Only 67 days passed between that first Buttigieg visit and the third one on Tuesday. Which speaks to how quickly he has gone from “who?” to “holy cow!” — and all without running a single TV ad or, really, doing any sort of persuasion communication outside of a CNN town hall last month in Austin and traveling to early voting states to meet with voters. His momentum in the race is remarkably organic.
“The people attending Pete’s event last night — and our events generally — just want to see Pete in the flesh and engage with the campaign,” said Lis Smith, Buttigieg’s communications director, via email Wednesday.
The crowd in Des Moines on Tuesday night is a living, breathing sign of that organic energy. While Buttigieg is the “it” candidate of the moment in the 2020 race, he’s still in the process of building a team in Iowa — and other early states. He lacks the on-the-ground organization of, say Massachusetts Sen. Elizabeth Warren or Vermont Sen. Bernie Sanders. Warren reportedly has 50(!) staffers in Iowa already; Sanders’ campaign has said they have already IDed 20,000 volunteer supporters. Buttigieg, as of today, has two staffers in Iowa. TWO. Smith says the campaign uses an online organizing tool — Mobilize America — to encourage people to attend events. No repeated text messages or phone-banked reminder calls.
And it’s not just crowd size that tells the tale of the Buttigieg Bump. In a Monmouth University poll in Iowa out earlier this month, Buttigieg took 9% — running behind only Sanders and former Vice President Joe Biden. And in a Saint Anselm College poll of New Hampshire voters, Buttigieg ran third behind only Biden and Sanders as well.

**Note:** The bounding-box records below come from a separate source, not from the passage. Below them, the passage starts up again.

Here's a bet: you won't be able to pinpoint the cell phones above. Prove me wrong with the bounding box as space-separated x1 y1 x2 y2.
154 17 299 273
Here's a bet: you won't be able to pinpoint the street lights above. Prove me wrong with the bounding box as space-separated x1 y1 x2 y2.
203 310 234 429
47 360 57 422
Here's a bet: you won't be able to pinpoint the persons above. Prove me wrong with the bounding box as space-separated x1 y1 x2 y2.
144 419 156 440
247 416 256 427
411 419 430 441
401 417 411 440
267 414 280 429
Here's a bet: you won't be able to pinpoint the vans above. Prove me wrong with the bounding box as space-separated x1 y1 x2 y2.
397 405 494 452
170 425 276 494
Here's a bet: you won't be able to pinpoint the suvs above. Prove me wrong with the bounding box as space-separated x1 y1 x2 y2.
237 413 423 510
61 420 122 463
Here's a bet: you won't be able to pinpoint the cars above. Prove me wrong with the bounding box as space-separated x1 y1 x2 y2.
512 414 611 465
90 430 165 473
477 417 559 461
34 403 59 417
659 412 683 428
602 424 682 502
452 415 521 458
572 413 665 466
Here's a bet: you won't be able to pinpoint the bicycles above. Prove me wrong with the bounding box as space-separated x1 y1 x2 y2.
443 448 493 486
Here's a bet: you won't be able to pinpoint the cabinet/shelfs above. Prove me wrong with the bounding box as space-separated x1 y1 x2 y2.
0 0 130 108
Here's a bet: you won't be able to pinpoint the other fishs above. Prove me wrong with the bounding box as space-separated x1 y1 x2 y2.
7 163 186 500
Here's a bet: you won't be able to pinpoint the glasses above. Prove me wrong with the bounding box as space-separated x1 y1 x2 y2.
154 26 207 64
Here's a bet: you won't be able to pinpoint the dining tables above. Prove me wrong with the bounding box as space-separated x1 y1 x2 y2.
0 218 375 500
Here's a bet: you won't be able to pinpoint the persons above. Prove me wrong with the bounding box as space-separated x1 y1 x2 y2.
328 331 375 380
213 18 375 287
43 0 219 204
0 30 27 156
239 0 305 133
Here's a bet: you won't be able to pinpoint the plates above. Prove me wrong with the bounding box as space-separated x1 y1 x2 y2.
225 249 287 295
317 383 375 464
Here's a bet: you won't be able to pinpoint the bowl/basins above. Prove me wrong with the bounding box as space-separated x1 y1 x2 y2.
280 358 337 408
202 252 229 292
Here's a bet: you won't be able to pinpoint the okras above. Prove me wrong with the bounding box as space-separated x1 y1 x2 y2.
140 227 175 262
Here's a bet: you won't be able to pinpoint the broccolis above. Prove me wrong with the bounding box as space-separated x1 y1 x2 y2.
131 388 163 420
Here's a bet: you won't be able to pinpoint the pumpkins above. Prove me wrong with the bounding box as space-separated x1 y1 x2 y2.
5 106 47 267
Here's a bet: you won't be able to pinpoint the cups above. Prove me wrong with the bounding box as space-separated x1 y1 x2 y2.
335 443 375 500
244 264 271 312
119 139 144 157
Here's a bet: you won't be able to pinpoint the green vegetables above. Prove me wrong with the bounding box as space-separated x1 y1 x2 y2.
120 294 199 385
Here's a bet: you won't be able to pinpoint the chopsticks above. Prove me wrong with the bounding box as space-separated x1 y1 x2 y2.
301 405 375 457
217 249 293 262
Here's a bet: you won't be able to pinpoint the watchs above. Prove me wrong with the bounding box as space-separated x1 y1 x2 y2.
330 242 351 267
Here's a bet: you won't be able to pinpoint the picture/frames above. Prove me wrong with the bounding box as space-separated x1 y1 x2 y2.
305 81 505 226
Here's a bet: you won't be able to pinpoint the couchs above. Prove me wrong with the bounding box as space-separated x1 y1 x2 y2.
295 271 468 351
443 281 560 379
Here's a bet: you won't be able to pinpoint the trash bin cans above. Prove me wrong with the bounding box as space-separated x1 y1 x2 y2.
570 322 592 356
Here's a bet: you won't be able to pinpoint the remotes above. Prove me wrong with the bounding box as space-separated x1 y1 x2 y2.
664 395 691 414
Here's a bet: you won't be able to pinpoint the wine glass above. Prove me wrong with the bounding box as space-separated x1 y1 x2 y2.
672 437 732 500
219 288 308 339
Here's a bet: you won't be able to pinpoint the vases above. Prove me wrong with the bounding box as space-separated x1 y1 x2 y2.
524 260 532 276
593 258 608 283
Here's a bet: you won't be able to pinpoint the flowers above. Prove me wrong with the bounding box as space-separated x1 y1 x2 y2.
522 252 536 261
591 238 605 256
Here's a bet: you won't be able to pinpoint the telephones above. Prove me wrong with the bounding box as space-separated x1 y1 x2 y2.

Here’s the thing: While the up-from-the-roots energy for Buttigieg is a) real b) sustaining and c) something every other candidate in the race covets badly, it is not necessarily predictive of much of anything. Yes, through force of personality and a message and a back story that has resonated with voters so far, Buttigieg has already reached levels in the 2020 race that many thought he would never sniff. (He’s ranked No. 5 in CNN’s latest ratings of the 2020 field.) But it’s April 2019, not April 2020.
No one knows that reality more than Buttigieg. “I’m under no illusion that looking good in April of ’19 means that we’re where we need to be in order to win this thing,” he told Radio Iowa on Tuesday night.